***** Excerpt provided

OGE’s load growth came in at 1.3% in the quarter, helped by a 2.7% unemployment rate in Oklahoma.

The company is continuing its exit from its joint partnership with CenterPoint Energy in Enable Midstream Partners, which they sold to Energy Transfer Partners late last year. (See OGE, CenterPoint Complete Enable’s Disposal.)

OGE has sold 21.75 million units of Enable through April and received $246 million in net pre-tax proceeds this year, which it plans to use in retiring short-term debt. Trauschke said the company expects to exit the majority of its position in Enable by the end of the year.

The company’s share price lost 34 cents during the day’s sell-off on Wall Street, closing at $39.34.

Connecticut Lawmakers Send Energy Storage Pilot Bill to Governor

The Connecticut Senate on Tuesday passed a bill, 30-5, that would direct two state utilities to develop energy storage pilot programs in support of a 1-GW storage goal for 2030.

The bill (HB 5327) now goes to Gov. Ned Lamont for his signature, having passed the House of Representatives unanimously in mid-April.

As passed with amendments, HB 5327 would require Avangrid (NYSE:AGR) and Eversource Energy (NYSE:ES) to submit three proposals each by the end of the year to the Public Utilities Regulatory Authority for pilot programs to build, own and operate energy storage systems. The bill would also limit the utilities’ current authority to own energy storage by requiring that any new facilities enhance distribution reliability or resilience and maximize facility participation in wholesale markets.

“We need to keep an eye on our power grid and energy generation; we need to make sure we remain competitive in the markets in years to come,” Sen. Norm Needleman (D), chair of the legislature’s joint Energy and Technology Committee, said in a statement upon passage of the bill.

The nonprofit RENEW Northeast expressed disappointment in passage of the bill at the expense of another storage bill (SB 90), saying in a statement Thursday that HB 5327 would give utilities a “monopoly” for building six energy storage projects.

“The electric distribution companies now have reserved for themselves a large portion of the energy storage market,” said Francis Pullaro, executive director of RENEW. “Insulating the utilities from competition is contrary to Connecticut’s strong, pro-consumer law and unnecessary for any technical reason.”

RENEW urged Lamont to veto the bill.

Connecticut’s energy storage law, which went into effect last year, allows the Department of Energy and Environmental Protection (DEEP) to issue requests for proposals for utility-scale storage projects to reach 300 MW by 2024, 650 MW by 2027 and 1 GW by 2030.

**********
***** Information provided

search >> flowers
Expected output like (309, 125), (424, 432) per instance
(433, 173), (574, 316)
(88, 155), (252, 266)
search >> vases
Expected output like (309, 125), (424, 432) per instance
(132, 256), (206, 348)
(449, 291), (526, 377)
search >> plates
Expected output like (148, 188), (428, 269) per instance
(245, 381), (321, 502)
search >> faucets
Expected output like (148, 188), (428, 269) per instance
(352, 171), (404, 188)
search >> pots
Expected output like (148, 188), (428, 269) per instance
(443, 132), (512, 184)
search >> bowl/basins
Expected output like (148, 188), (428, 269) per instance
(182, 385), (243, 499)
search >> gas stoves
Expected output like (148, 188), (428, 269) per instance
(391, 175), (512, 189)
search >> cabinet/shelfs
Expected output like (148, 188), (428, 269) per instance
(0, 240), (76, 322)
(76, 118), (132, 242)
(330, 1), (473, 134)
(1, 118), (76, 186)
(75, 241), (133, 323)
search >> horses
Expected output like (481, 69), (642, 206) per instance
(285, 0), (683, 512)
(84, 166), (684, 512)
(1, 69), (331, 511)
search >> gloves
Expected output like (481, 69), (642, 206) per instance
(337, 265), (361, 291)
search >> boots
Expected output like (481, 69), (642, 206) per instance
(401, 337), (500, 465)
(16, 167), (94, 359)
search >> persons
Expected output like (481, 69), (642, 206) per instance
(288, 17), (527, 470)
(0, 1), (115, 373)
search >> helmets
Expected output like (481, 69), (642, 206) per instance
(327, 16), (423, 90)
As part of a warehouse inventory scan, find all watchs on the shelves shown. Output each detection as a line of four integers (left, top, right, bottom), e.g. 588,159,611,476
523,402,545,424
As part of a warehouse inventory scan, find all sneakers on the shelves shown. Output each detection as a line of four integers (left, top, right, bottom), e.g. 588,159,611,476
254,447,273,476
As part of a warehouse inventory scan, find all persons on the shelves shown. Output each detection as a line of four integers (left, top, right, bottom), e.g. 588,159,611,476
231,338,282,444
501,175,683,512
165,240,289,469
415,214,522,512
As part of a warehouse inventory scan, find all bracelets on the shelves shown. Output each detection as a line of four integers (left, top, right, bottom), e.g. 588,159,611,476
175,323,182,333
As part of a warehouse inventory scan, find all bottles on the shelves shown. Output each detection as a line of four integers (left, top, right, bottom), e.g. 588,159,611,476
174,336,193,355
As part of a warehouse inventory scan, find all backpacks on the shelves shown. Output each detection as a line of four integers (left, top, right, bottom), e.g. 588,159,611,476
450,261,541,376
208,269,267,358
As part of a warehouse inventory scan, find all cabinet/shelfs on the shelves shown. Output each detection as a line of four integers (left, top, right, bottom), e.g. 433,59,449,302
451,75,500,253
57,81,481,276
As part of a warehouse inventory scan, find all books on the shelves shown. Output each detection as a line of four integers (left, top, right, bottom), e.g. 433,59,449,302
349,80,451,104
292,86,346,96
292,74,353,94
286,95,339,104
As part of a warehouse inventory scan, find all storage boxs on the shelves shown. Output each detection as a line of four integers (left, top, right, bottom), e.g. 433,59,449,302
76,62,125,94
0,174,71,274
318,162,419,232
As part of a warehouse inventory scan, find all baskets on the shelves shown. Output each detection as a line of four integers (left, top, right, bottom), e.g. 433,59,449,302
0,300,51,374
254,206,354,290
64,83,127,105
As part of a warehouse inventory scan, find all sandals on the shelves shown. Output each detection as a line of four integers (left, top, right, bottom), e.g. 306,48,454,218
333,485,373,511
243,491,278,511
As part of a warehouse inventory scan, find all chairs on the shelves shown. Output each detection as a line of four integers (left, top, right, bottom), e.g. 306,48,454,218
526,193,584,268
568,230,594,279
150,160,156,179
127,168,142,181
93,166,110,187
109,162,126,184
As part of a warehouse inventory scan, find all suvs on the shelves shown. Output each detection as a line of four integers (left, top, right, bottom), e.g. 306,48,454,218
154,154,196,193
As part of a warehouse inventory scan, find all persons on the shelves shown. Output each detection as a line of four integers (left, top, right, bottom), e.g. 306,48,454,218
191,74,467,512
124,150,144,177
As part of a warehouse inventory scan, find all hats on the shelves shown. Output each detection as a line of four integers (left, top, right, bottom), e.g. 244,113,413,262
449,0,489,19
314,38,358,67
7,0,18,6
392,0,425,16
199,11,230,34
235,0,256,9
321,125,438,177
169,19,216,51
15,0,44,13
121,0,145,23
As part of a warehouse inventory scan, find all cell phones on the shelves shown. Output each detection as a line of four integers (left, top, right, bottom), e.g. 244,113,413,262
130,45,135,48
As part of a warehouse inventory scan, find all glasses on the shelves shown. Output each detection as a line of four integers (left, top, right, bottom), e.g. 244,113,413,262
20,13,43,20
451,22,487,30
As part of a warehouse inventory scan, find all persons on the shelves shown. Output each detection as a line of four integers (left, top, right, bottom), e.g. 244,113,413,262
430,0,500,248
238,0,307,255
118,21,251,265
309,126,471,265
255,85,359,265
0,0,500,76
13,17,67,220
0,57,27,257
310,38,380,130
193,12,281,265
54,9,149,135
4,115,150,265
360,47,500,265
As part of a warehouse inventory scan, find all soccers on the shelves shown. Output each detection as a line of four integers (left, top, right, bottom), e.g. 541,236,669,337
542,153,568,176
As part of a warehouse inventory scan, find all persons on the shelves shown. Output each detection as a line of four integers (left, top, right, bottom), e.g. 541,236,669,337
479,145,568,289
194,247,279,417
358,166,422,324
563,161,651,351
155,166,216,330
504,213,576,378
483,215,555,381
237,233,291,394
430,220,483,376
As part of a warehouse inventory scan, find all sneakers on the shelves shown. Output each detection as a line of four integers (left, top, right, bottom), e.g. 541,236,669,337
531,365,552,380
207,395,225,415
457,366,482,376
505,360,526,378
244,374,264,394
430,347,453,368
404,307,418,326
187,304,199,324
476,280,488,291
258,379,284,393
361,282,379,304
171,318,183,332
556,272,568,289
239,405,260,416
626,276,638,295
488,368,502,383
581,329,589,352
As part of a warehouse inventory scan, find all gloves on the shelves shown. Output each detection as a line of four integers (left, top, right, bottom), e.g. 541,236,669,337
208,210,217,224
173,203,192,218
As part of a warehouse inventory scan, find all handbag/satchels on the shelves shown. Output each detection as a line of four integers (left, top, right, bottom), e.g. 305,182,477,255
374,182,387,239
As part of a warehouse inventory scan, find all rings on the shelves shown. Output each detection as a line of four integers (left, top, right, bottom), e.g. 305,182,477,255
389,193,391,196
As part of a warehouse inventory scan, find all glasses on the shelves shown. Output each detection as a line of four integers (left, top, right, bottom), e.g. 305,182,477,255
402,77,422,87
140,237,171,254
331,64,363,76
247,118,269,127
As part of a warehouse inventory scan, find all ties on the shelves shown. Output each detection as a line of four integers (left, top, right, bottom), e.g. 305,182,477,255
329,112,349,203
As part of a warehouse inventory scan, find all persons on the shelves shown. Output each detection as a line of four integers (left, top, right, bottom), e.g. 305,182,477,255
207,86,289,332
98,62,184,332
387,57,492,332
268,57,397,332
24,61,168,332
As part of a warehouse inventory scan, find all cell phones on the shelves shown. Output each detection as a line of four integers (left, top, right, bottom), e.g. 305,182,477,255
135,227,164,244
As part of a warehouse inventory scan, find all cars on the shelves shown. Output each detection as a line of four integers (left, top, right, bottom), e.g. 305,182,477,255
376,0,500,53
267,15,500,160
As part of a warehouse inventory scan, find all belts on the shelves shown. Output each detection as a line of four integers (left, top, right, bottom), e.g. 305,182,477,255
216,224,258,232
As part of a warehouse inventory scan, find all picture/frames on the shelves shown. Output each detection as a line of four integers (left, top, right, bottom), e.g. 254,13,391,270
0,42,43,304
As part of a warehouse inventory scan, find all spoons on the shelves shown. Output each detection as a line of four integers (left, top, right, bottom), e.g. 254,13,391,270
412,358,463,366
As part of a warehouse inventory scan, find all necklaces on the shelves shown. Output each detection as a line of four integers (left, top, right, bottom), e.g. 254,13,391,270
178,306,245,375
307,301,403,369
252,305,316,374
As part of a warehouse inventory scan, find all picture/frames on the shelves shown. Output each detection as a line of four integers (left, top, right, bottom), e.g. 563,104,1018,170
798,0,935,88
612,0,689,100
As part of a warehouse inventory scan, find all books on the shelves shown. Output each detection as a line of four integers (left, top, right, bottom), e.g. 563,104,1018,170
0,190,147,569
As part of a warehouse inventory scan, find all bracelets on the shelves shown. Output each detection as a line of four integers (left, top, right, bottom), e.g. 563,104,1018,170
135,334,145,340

**********

▶ _Prompt 1_
Reproduce the stretch of the energy news excerpt from "The company is" through "of the year.".
▶ _Prompt 2_
Continue the energy news excerpt, starting after its final sentence.

▶ _Answer 1_
The company is continuing its exit from its joint partnership with CenterPoint Energy in Enable Midstream Partners, which they sold to Energy Transfer Partners late last year. (See OGE, CenterPoint Complete Enable’s Disposal.)

OGE has sold 21.75 million units of Enable through April and received $246 million in net pre-tax proceeds this year, which it plans to use in retiring short-term debt. Trauschke said the company expects to exit the majority of its position in Enable by the end of the year.

▶ _Answer 2_
SB 90 would have provided a technical fix so DEEP could move forward with a proceeding launched in October for a competitive storage solicitation under that law. The bill’s language gave DEEP the necessary authority to direct Avangrid and Eversource to enter power purchase agreements for up to 20 years for projects the department selects under the solicitation.

Avangrid and Eversource objected to SB 90 in hearing testimony in February.

“The PPA model only works when the parties can identify a knowable production quantity over which to pay the storage project developer, but there is no such knowable quantity with storage for energy,” Eversource said.

SB 90 was on the Senate calendar at the end of the session, as recommended for passage by the Energy and Technology Committee. No vote was taken on the bill.

Hydrogen Study

The Senate on Tuesday unanimously passed another bill, HB 5200, which would authorize the creation of a task force to study hydrogen-fueled energy opportunities for the state.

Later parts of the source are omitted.